> Given information
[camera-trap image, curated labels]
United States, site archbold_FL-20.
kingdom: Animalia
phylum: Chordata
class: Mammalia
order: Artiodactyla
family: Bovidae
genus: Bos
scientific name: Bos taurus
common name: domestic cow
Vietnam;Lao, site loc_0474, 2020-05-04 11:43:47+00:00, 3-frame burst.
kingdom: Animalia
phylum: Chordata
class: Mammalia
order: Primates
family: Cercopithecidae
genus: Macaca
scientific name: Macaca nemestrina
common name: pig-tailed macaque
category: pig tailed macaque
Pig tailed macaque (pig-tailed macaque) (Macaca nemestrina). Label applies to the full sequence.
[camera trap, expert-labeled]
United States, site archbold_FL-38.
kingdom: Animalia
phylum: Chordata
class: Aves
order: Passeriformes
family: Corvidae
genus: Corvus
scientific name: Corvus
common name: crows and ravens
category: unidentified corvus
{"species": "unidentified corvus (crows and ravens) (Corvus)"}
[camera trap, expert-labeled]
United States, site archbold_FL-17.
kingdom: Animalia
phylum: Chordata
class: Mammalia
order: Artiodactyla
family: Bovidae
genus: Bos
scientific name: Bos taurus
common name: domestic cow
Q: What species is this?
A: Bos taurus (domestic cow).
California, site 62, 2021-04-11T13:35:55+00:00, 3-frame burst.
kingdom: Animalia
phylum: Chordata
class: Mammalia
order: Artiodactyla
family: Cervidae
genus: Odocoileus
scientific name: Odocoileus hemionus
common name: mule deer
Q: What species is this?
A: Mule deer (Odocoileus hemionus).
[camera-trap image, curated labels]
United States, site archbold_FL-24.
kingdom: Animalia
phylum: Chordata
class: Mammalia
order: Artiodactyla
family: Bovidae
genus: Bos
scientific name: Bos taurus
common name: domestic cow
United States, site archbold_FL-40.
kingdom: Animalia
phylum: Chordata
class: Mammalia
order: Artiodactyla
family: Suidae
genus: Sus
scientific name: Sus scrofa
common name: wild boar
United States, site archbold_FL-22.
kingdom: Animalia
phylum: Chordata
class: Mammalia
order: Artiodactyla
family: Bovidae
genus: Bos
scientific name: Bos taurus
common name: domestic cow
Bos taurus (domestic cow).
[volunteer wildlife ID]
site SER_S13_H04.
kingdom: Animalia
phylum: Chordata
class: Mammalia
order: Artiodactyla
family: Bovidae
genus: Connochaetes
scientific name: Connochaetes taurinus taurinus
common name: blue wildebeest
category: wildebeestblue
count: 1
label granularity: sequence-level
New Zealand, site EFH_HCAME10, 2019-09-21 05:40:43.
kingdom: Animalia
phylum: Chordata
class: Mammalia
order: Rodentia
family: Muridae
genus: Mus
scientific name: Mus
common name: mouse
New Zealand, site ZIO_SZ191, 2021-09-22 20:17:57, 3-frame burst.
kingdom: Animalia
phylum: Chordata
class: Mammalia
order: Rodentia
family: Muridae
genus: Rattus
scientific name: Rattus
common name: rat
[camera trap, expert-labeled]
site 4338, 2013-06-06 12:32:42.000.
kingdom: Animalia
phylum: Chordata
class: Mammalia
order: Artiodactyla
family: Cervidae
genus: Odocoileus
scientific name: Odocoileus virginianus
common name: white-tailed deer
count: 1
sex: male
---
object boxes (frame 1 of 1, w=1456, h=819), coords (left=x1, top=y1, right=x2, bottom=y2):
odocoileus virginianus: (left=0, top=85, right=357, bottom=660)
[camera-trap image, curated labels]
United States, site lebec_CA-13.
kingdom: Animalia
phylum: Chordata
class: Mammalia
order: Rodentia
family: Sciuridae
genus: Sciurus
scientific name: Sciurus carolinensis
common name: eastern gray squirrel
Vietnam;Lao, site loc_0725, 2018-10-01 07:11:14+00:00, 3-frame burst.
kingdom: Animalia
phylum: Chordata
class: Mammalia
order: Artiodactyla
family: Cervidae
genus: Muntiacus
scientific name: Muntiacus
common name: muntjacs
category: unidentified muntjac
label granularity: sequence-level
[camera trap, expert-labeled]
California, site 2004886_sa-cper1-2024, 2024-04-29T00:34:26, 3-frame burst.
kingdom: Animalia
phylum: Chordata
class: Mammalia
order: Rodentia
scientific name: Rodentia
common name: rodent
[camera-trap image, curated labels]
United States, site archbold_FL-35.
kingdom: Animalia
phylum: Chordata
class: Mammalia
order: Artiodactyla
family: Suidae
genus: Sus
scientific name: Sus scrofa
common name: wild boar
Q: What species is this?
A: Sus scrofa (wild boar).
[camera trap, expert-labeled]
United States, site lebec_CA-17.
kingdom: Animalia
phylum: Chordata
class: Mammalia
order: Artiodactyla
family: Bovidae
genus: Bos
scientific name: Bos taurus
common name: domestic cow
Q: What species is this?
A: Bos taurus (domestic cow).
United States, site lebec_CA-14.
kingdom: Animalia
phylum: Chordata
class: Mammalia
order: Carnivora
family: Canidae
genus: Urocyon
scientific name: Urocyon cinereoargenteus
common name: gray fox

> Work request
Could you reproduce the data above exactly as given?

> Exercise solution
[camera-trap image, curated labels]
United States, site archbold_FL-20.
kingdom: Animalia
phylum: Chordata
class: Mammalia
order: Artiodactyla
family: Bovidae
genus: Bos
scientific name: Bos taurus
common name: domestic cow
Vietnam;Lao, site loc_0474, 2020-05-04 11:43:47+00:00, 3-frame burst.
kingdom: Animalia
phylum: Chordata
class: Mammalia
order: Primates
family: Cercopithecidae
genus: Macaca
scientific name: Macaca nemestrina
common name: pig-tailed macaque
category: pig tailed macaque
Pig tailed macaque (pig-tailed macaque) (Macaca nemestrina). Label applies to the full sequence.
[camera trap, expert-labeled]
United States, site archbold_FL-38.
kingdom: Animalia
phylum: Chordata
class: Aves
order: Passeriformes
family: Corvidae
genus: Corvus
scientific name: Corvus
common name: crows and ravens
category: unidentified corvus
{"species": "unidentified corvus (crows and ravens) (Corvus)"}
[camera trap, expert-labeled]
United States, site archbold_FL-17.
kingdom: Animalia
phylum: Chordata
class: Mammalia
order: Artiodactyla
family: Bovidae
genus: Bos
scientific name: Bos taurus
common name: domestic cow
Q: What species is this?
A: Bos taurus (domestic cow).
California, site 62, 2021-04-11T13:35:55+00:00, 3-frame burst.
kingdom: Animalia
phylum: Chordata
class: Mammalia
order: Artiodactyla
family: Cervidae
genus: Odocoileus
scientific name: Odocoileus hemionus
common name: mule deer
Q: What species is this?
A: Mule deer (Odocoileus hemionus).
[camera-trap image, curated labels]
United States, site archbold_FL-24.
kingdom: Animalia
phylum: Chordata
class: Mammalia
order: Artiodactyla
family: Bovidae
genus: Bos
scientific name: Bos taurus
common name: domestic cow
United States, site archbold_FL-40.
kingdom: Animalia
phylum: Chordata
class: Mammalia
order: Artiodactyla
family: Suidae
genus: Sus
scientific name: Sus scrofa
common name: wild boar
United States, site archbold_FL-22.
kingdom: Animalia
phylum: Chordata
class: Mammalia
order: Artiodactyla
family: Bovidae
genus: Bos
scientific name: Bos taurus
common name: domestic cow
Bos taurus (domestic cow).
[volunteer wildlife ID]
site SER_S13_H04.
kingdom: Animalia
phylum: Chordata
class: Mammalia
order: Artiodactyla
family: Bovidae
genus: Connochaetes
scientific name: Connochaetes taurinus taurinus
common name: blue wildebeest
category: wildebeestblue
count: 1
label granularity: sequence-level
New Zealand, site EFH_HCAME10, 2019-09-21 05:40:43.
kingdom: Animalia
phylum: Chordata
class: Mammalia
order: Rodentia
family: Muridae
genus: Mus
scientific name: Mus
common name: mouse
New Zealand, site ZIO_SZ191, 2021-09-22 20:17:57, 3-frame burst.
kingdom: Animalia
phylum: Chordata
class: Mammalia
order: Rodentia
family: Muridae
genus: Rattus
scientific name: Rattus
common name: rat
[camera trap, expert-labeled]
site 4338, 2013-06-06 12:32:42.000.
kingdom: Animalia
phylum: Chordata
class: Mammalia
order: Artiodactyla
family: Cervidae
genus: Odocoileus
scientific name: Odocoileus virginianus
common name: white-tailed deer
count: 1
sex: male
---
object boxes (frame 1 of 1, w=1456, h=819), coords (left=x1, top=y1, right=x2, bottom=y2):
odocoileus virginianus: (left=0, top=85, right=357, bottom=660)
[camera-trap image, curated labels]
United States, site lebec_CA-13.
kingdom: Animalia
phylum: Chordata
class: Mammalia
order: Rodentia
family: Sciuridae
genus: Sciurus
scientific name: Sciurus carolinensis
common name: eastern gray squirrel
Vietnam;Lao, site loc_0725, 2018-10-01 07:11:14+00:00, 3-frame burst.
kingdom: Animalia
phylum: Chordata
class: Mammalia
order: Artiodactyla
family: Cervidae
genus: Muntiacus
scientific name: Muntiacus
common name: muntjacs
category: unidentified muntjac
label granularity: sequence-level
[camera trap, expert-labeled]
California, site 2004886_sa-cper1-2024, 2024-04-29T00:34:26, 3-frame burst.
kingdom: Animalia
phylum: Chordata
class: Mammalia
order: Rodentia
scientific name: Rodentia
common name: rodent
[camera-trap image, curated labels]
United States, site archbold_FL-35.
kingdom: Animalia
phylum: Chordata
class: Mammalia
order: Artiodactyla
family: Suidae
genus: Sus
scientific name: Sus scrofa
common name: wild boar
Q: What species is this?
A: Sus scrofa (wild boar).
[camera trap, expert-labeled]
United States, site lebec_CA-17.
kingdom: Animalia
phylum: Chordata
class: Mammalia
order: Artiodactyla
family: Bovidae
genus: Bos
scientific name: Bos taurus
common name: domestic cow
Q: What species is this?
A: Bos taurus (domestic cow).
United States, site lebec_CA-14.
kingdom: Animalia
phylum: Chordata
class: Mammalia
order: Carnivora
family: Canidae
genus: Urocyon
scientific name: Urocyon cinereoargenteus
common name: gray fox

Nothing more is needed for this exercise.